The IRS reportedly discovered that some taxpayers, particularly those using a so-called "annualized" method, managed to reduce, if not eliminate, their estimated tax payments for one or more installments. The new regulations outline guidelines the IRS believes will result in a more accurate reflection of annualized income than the methods that many taxpayers are now employing.

The new rules provide extensive guidance on how to determine the amount due with each quarterly installment, whether based on the corporation's estimated annual tax liability or on its annualized or adjusted seasonal taxable income.


Underpayment of any of the required estimated tax installments can result in a penalty, a so-called "addition to tax," on the amount of the underpayment for the entire period of that underpayment. The addition to tax is based on the underpayment interest rate, which is determined quarterly by the IRS. For underpayments, Form 2220, "Underpayment of Tax" is used.


In order to avoid expensive penalties for underpaying your estimated taxes, the total installments of a calendar year for an incorporated travel agent or business must equal the lesser of:

  • 1. 100 percent of the tax shown on its return for the preceding tax year, or
  • 2. 100 percent of the tax shown for the current year (determined on the basis of actual income or annualized income).


If, after estimating your annual tax liability, you find that your tax liability for the year will be more or less than originally estimated, it is possible, and legal, to refigure those required installments. Failure to adjust can result in an underpayment penalty. An immediate catch-up payment is also permitted to reduce any penalty resulting from the underpayment of earlier installments.

Are you—or your travel business—going to be caught in the predicted crackdown on those who fail to pay estimated taxes?

No penalty for failure to pay estimated tax will apply to an individual whose tax liability for the year, after credit for any taxes withheld, is less than $1,000. In fact, no one needs to pay estimated tax if he or she had no tax liability for the preceding tax year.

Independent travel agents, business owners, partners and principals in travel agencies who do not qualify for any of the exclusions already mentioned, can avoid the penalty for failure to pay estimated tax by: paying at least 90 percent of the tax shown on the current year's return; paying 100 percent of the tax shown on the previous year's return; or making installment payments using an annualized income installment method.

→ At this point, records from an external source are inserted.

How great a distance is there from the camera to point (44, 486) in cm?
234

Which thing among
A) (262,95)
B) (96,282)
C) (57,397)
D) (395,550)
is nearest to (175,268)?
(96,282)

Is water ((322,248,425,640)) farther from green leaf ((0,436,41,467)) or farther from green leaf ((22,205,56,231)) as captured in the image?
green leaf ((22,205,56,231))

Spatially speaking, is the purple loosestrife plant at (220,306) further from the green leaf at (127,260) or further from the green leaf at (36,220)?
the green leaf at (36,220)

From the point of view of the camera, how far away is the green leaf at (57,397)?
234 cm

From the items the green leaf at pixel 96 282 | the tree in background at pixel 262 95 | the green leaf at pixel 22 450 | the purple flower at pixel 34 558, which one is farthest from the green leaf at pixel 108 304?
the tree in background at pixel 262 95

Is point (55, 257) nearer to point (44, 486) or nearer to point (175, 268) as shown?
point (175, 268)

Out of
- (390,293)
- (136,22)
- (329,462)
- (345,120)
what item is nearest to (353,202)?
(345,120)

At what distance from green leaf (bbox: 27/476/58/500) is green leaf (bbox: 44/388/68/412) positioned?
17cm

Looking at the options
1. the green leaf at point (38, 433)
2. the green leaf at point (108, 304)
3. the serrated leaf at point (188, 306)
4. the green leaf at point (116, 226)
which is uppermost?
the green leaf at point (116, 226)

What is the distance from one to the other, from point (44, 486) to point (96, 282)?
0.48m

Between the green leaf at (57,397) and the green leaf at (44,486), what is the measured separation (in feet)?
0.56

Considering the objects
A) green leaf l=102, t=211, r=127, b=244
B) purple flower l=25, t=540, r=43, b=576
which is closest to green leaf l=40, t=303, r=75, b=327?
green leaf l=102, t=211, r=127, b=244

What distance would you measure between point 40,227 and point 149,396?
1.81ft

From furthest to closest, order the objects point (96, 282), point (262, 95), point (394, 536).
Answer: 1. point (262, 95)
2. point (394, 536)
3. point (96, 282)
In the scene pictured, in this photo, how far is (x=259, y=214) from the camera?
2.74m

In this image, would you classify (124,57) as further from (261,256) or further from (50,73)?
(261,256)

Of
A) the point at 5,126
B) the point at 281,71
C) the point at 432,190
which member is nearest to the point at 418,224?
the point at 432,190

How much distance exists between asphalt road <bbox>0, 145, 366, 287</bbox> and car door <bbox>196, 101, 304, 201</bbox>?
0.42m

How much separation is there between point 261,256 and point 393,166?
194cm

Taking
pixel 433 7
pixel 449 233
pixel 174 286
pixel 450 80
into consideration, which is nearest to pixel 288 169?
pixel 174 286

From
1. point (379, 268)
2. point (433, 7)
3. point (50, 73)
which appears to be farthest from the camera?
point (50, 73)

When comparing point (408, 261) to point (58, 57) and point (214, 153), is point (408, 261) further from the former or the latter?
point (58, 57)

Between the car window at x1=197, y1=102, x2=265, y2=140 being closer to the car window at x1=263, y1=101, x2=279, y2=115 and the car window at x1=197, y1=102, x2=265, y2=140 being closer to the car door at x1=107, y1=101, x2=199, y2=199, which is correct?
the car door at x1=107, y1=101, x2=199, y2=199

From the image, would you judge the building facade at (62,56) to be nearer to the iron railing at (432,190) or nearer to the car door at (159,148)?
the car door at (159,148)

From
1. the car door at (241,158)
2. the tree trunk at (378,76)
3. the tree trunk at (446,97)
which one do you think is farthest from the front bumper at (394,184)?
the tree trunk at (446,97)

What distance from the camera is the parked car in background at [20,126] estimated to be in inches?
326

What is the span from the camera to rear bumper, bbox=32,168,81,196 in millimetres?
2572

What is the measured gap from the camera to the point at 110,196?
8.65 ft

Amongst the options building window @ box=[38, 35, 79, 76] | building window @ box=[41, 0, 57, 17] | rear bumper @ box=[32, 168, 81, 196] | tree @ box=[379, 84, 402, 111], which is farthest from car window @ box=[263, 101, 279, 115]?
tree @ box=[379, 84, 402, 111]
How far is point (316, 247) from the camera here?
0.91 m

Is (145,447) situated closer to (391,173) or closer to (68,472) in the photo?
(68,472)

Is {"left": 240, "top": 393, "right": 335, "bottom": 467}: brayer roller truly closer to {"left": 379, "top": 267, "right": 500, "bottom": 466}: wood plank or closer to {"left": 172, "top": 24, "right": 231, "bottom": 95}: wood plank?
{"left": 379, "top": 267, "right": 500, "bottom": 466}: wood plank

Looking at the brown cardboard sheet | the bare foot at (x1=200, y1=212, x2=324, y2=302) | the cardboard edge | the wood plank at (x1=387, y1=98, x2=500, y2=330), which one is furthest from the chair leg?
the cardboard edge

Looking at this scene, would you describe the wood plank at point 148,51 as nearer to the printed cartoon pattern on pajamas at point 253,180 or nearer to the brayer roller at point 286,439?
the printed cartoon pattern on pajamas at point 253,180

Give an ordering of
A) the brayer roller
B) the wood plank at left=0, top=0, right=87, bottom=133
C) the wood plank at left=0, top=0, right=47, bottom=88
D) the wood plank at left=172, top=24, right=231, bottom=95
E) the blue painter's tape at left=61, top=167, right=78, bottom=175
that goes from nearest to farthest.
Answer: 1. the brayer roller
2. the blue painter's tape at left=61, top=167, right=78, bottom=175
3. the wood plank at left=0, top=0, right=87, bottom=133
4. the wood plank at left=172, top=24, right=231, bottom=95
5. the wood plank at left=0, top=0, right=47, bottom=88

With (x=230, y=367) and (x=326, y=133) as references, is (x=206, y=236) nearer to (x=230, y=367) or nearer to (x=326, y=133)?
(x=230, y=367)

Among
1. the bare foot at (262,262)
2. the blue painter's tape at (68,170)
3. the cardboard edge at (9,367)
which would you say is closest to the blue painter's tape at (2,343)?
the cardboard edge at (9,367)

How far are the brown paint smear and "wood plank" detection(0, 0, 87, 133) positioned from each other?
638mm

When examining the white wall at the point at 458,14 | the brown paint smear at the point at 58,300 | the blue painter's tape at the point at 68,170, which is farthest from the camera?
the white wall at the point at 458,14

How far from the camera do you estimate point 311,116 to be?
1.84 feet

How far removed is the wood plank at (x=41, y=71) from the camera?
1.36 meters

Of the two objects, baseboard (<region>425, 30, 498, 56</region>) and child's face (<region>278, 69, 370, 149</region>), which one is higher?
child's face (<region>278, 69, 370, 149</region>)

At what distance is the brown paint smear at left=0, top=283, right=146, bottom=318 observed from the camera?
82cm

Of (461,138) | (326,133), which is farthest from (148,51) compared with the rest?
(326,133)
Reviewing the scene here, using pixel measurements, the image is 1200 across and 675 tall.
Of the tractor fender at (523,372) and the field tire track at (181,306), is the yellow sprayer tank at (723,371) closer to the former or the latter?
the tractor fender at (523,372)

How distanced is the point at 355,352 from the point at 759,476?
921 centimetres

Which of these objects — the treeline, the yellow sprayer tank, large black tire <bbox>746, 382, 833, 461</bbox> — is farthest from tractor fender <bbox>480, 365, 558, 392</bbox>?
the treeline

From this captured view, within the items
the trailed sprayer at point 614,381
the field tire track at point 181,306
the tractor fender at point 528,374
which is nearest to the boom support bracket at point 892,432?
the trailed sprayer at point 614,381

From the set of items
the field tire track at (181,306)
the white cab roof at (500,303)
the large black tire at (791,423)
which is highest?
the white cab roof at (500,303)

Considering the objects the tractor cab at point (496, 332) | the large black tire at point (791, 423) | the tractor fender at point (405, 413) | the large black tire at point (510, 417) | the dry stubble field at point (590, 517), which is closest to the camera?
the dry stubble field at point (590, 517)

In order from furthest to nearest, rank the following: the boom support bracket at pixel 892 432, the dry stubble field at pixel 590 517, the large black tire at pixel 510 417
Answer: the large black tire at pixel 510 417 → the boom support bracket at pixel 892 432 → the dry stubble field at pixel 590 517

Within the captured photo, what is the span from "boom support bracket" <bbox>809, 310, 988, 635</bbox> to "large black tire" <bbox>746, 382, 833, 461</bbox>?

Individuals with adjusted gross income in excess of $150,000 ($75,000 for a married individual filing separately) in 2006 or thereafter can avoid the estimated tax penalty only by paying 110 percent of the amount of tax shown on the tax return for the prior tax year.

The IRS wants what it is due—usually paid in quarterly installments during the year. The "grey areas" that many incorporated travel agents and businesses using the annualization method employed to reduce underpayment penalties have been largely curtailed under the IRS' newly released guidelines. However, paying your and your travel operation's estimated tax liability on a timely basis during the year remains an obligation. The penalties and fines for underpaying that estimated tax bill also remain and may increase dramatically if Congress becomes involved.